** Opening SUPPLIED PASSAGE block **

But instead of sending Hollie off to the slaughter, Ryan sends them each to different sides of the stage.
Ryan’s summary: “Hollie stands on one side of the stage. Jessica on the other side of the stage.” Helpful!
Next up is James Durbin, who is now blonde, but just as annoying as he was last year as a contestant on “Idol.” In case you forgot, James was the high-screeching, not-Adam Lambert, faux-heavy metal singer from Season 10. And besides the hair color, he’s changed in one other way: married. Apparently Stefano Langone was his best man, and Casey Abrams was late to the wedding. Anyway, he’s here to promote his new track, “Higher Than Heaven.” He roboticizes his voice, he screeches, there are LED skulls indicating this is all very legitimate and hardcore.

** Closing SUPPLIED PASSAGE block **
** Opening COLLECTED MATERIAL block **

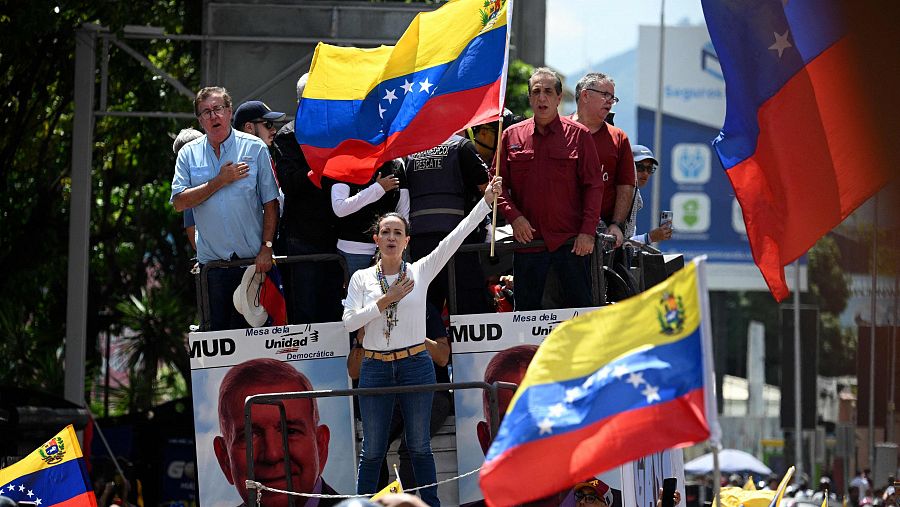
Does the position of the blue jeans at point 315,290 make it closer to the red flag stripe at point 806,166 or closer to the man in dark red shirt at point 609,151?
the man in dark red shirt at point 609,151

** Closing COLLECTED MATERIAL block **

Copy the Idol recap word for word, beginning at the words "Next up is James" and stopping after "legitimate and hardcore.". The data has nothing to do with the text.

Next up is James Durbin, who is now blonde, but just as annoying as he was last year as a contestant on “Idol.” In case you forgot, James was the high-screeching, not-Adam Lambert, faux-heavy metal singer from Season 10. And besides the hair color, he’s changed in one other way: married. Apparently Stefano Langone was his best man, and Casey Abrams was late to the wedding. Anyway, he’s here to promote his new track, “Higher Than Heaven.” He roboticizes his voice, he screeches, there are LED skulls indicating this is all very legitimate and hardcore.